Paris, 6th August 1562.
Aug. 12. Original Letter Book, Venetian Archives. 294. Marc' Antonio Barbaro, Venetian Ambassador in France, to the Signory.
Here it is considered certain that d'Andelot, who went to Germany to obtain twenty thousand Germans for the service of the Prince of Condé, has not been able to do anything, because the Germans insisted on having two months' pay in advance, and good security for the rest. Some consider this to be a mere excuse. I am of opinion that the Germans, seeing how much their assistance is needed, and that the people in Orleans have offered Havre to the Queen of England, in like manner demand a seaport for themselves.

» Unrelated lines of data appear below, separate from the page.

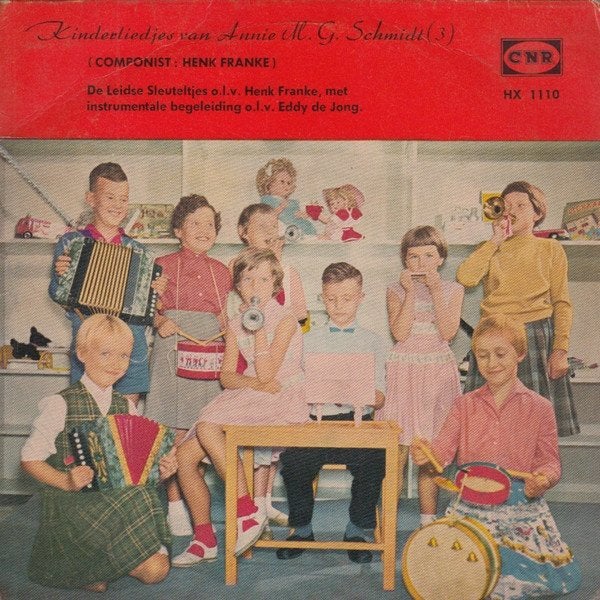 Ruil of koop Henk Franke Kinderliedjes van Annie MG Schmidt, Cd's en Dvd's, Gebruikt, Kinderen en Jeugd, 7 inch, Fotohoes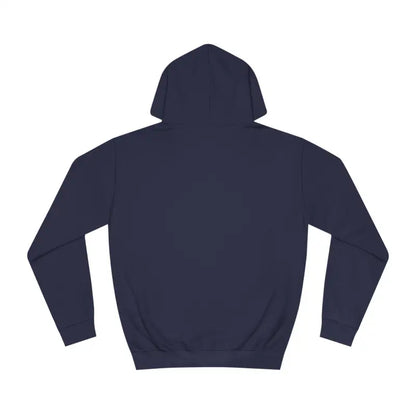 Navy blue hooded sweatshirt featuring Not Today Satan Unisex Hoodie Bold Design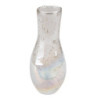 Skleněná transparentní váza Milia - Ø 6*13 cm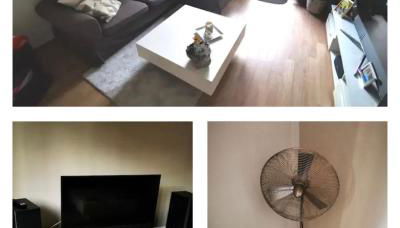 "GREENSUN-HOMES" Messe, Flughafen und Zentrums nah, Ruhig, Modern, schnelles WLAN, Balkon und Küche, freies Parken, 4 Schlafplätze möglich - Foto 4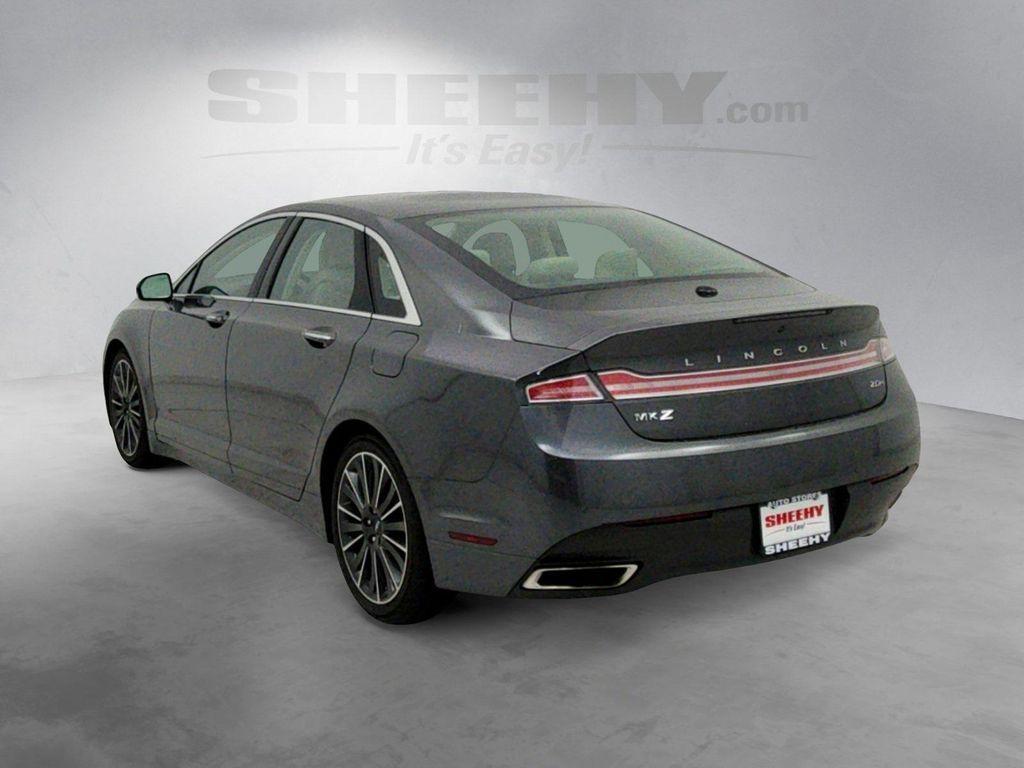 used 2016 Lincoln MKZ Hybrid car, priced at $13,491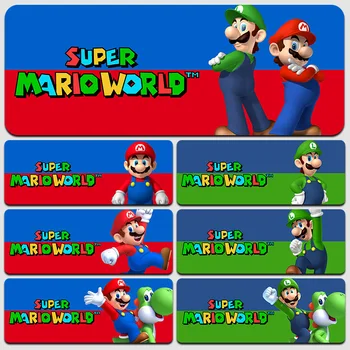 Super Mario Bro Film Obrázok Herné Podložka pod Myš Anime Handričkou Hladké 200X240mmX3mm Herné Príslušenstvo Valorant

The King has deprived the Admiral [Coligny] of his rank, which is very great, and has bestowed it on Mons. Damville, the Constable's son. Other dignities and offices have likewise been taken away from those who are rebels.
Paris, 12th August 1562.
Aug. 24. Original Despatch, Venetian Archives. 295. Marc' Antonio Barbaro, Venetian Ambassador in France, to the Signory.
All this year the plague has been constantly on the increase in Paris. It is asserted, though I cannot believe it, that fifteen thousand persons have died within the last two months. I am, however, informed that from sixty to seventy die daily in a hospital where the plague-stricken are received. There is also a great scarcity throughout the kingdom. (fn. 1)
These Lords sent Mons. de Vielleville. (Vigliavilla) to England when that Queen caused her Ambassador resident here to take leave, because they would not allow the latter to depart until this King's Ambassador in England [Paul de Foix] had crossed the sea. Vielleville is expected to return this evening to Paris, but from what the English Ambassador has said, it appears to me that the Freneh Ambassador will not depart thence, and that he himself will remain here until his Queen shall send him a successor.
Paris, 24th August 1562.
Aug. 29. Original Letter Book, Venetian Archives. 296. Marc' Antonio Barbaro, Venetian Ambassador in France, to the Signory.
Mons. de Vielleville has returned from England. He reports that the Queen intends to continue at peace with this King, and will by no means take up arms against him; though it is true that, knowing the House of Guise for its own interests to have put this kingdom in commotion against the [Protestant] religion, and that under this pretext they conceal other projects against her own kingdom, she will arm herself, not to offend the King, but those persons who have such an evil intention. And yesterday evening, by letters of the 23rd from England, it appears that some troops were already mustered for embarkation, and were only awaiting the Queen's command.
Paris, 29th August 1562.


  • 1. In a despatch of the 31st August, Barbaro alludes to the still further increase of the plague, and states that dead bodies were lying in the streets of Paris.